Les «Panama papers» révèlent les lacunes du dispositif suisse anti-blanchiment
Lausanne, 6 avril 2016
La Suisse est le second pays, derrière Hong-Kong, dans lequel les intermédiaires financiers recourant aux services de Mossack Fonseca ont été les plus actifs. Ils auraient créé plus de 37’000 sociétés panaméennes, soit plus du sixième de toutes les entités répertoriées par l’ICIJ. Parmi les dix banques clientes de Mossack Fonseca figurent quatre établissements soumis à la surveillance de la FINMA : Safra Sarasin, Credit Suisse Channel Islands, HSBC Private Bank (Suisse) et la succursale genevoise d’UBS.
Le dispositif de lutte contre le blanchiment oblige l’intermédiaire financier acceptant l’argent de son client à vérifier si ses opérations sont licites et à communiquer ses éventuels soupçons aux autorités. Au vu de la frénésie avec laquelle les intermédiaires financiers helvétiques créent des structures opaques, on peut douter de leur volonté d’appliquer les devoirs de diligence prévus par la Loi sur le blanchiment (LBA). Si les révélations de l’ICIJ ont suscité de fortes réactions des autorités dans le monde, le gouvernement suisse est pour l’instant resté silencieux. Seule la FINMA a annoncé lundi l’ouverture d’enquêtes afin de déterminer dans quelle mesure les banques suisses ont respecté la loi. Le cœur du dispositif anti-blanchiment est mis en cause, et l’autorité de surveillance ne peut se contenter de sanctionner les manquements par de légères amendes anonymes, tel qu’elle en a l’habitude. Ses conclusions doivent être rendues publiques et le Conseil fédéral doit proposer des mesures légales afin d’encadrer plus strictement les affaires conclues avec des juridictions non-transparentes.

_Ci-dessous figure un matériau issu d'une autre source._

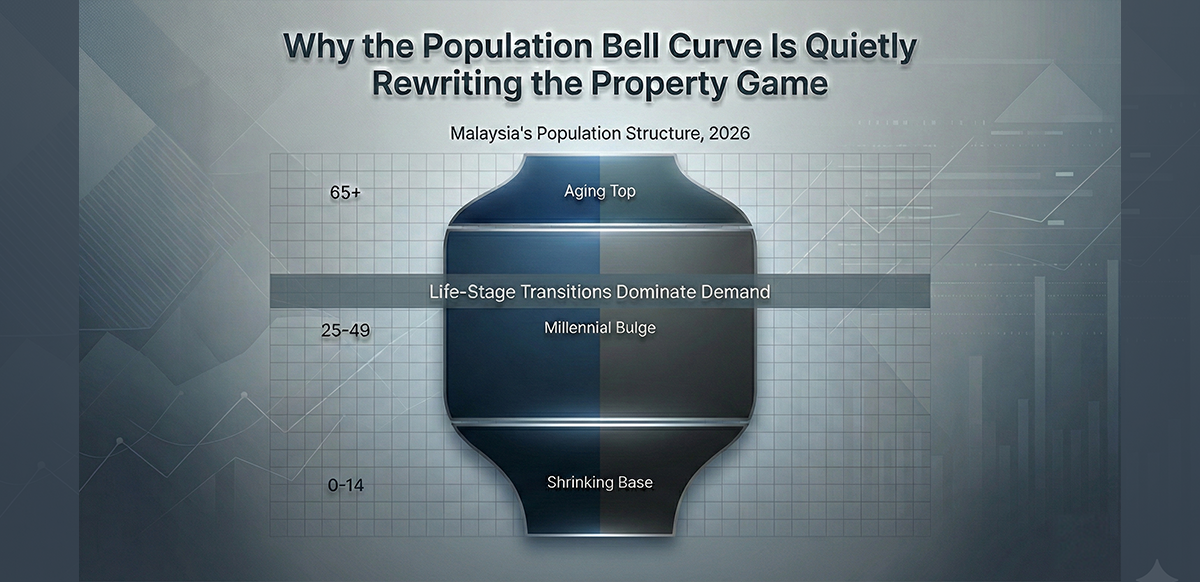 Why the Population Bell Curve Is Quietly Rewriting the Property Game

Malaysia's Population Structure, 2026

65+

Aging Top

Life-Stage Transitions Dominate Demand

25-49

Millennial Bulge

0-14

Shrinking Base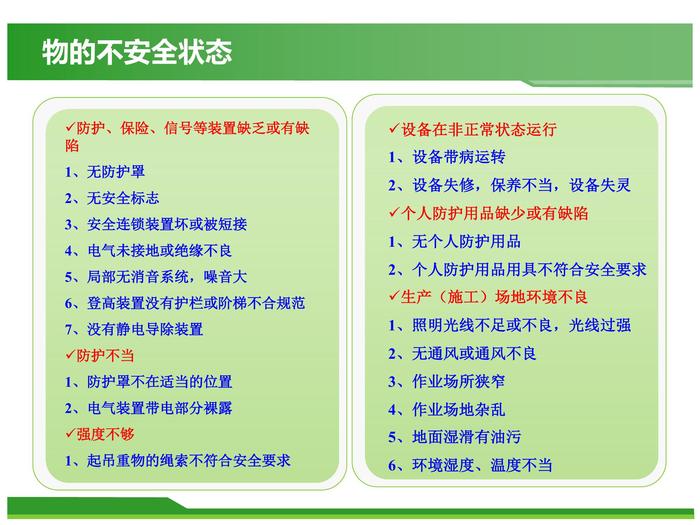 物的不安全状态

✓防护、保险、信号等装置缺乏或有缺陷

1、无防护罩

2、无安全标志

3、安全连锁装置坏或被短接

4、电气未接地或绝缘不良

5、局部无消音系统，噪音大

6、登高装置没有护栏或阶梯不合规范

7、没有静电导除装置

✓防护不当

1、防护罩不在适当的位置

2、电气装置带电部分裸露

✓强度不够

1、起吊重物的绳索不符合安全要求

✓设备在非正常状态运行

1、设备带病运转

2、设备失修，保养不当，设备失灵

✓个人防护用品缺少或有缺陷

1、无个人防护用品

2、个人防护用品用具不符合安全要求

✓生产（施工）场地环境不良

1、照明光线不足或不良，光线过强

2、无通风或通风不良

3、作业场所狭窄

4、作业场地杂乱

5、地面湿滑有油污

6、环境湿度、温度不当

Les banques ne sont pas les seules à recourir aux services de cabinets spécialisés dans la création de structures offshore. En Suisse, de nombreux avocats jouent aussi le rôle d’intermédiaires, offrant à leurs clients des montages clés en main. Ceux-ci comprennent la création de structures destinées à dissimuler leur identité, l’ouverture de comptes bancaires au nom fantaisiste de telles sociétés et l’administration de leurs avoirs, souvent illégitimes. Comme la Tribune de Genève le montre aujourd’hui, des avocats comme le célèbre pénaliste genevois Marc Bonnant, qui œuvre par exemple pour le milliardaire controversé Benny Steinmetz, n’hésitent pas à offrir leurs services pour des deals problématiques, qu’il s’agisse de camoufler la fortune douteuse d’un proche de Vladimir Poutine, de faciliter les affaires de milliardaires actifs dans le secteur des matières premières ou de dissimuler les millions résultant de ventes d’armes secrètes à l’Afrique du Sud. Ils se retrouvent même parfois à défendre devant les tribunaux les sociétés qu’ils ont eux-mêmes créées et administrées.
Ces avocats profitent d’une lacune flagrante du dispositif anti-blanchiment helvétique. La LBA ne s’applique à leurs activités que s’ils ont un accès direct aux fonds qu’ils administrent. Par ailleurs, les avocats ne sont pas soumis à l’obligation de communiquer leurs soupçons lorsqu’ils sont astreints au secret professionnel. Ces lacunes doivent être comblées au plus vite.
Le principal remède contre l’opacité financière est connu de longue date : disposer de registres publics permettant de connaître les ayants-droit économiques des sociétés. Jusqu’ici, le Panama a pu se soustraire aux tendances internationales visant à accroître la transparence des structures juridiques. Le Panama n’est pas le seul centre financier offrant de telles structures. En Suisse, la situation reste problématique. Seules les sociétés cotées en bourse ont l’obligation de publier des informations relatives à leurs ayants droit économiques. Pour toutes les autres, ces informations restent encore inaccessibles au public.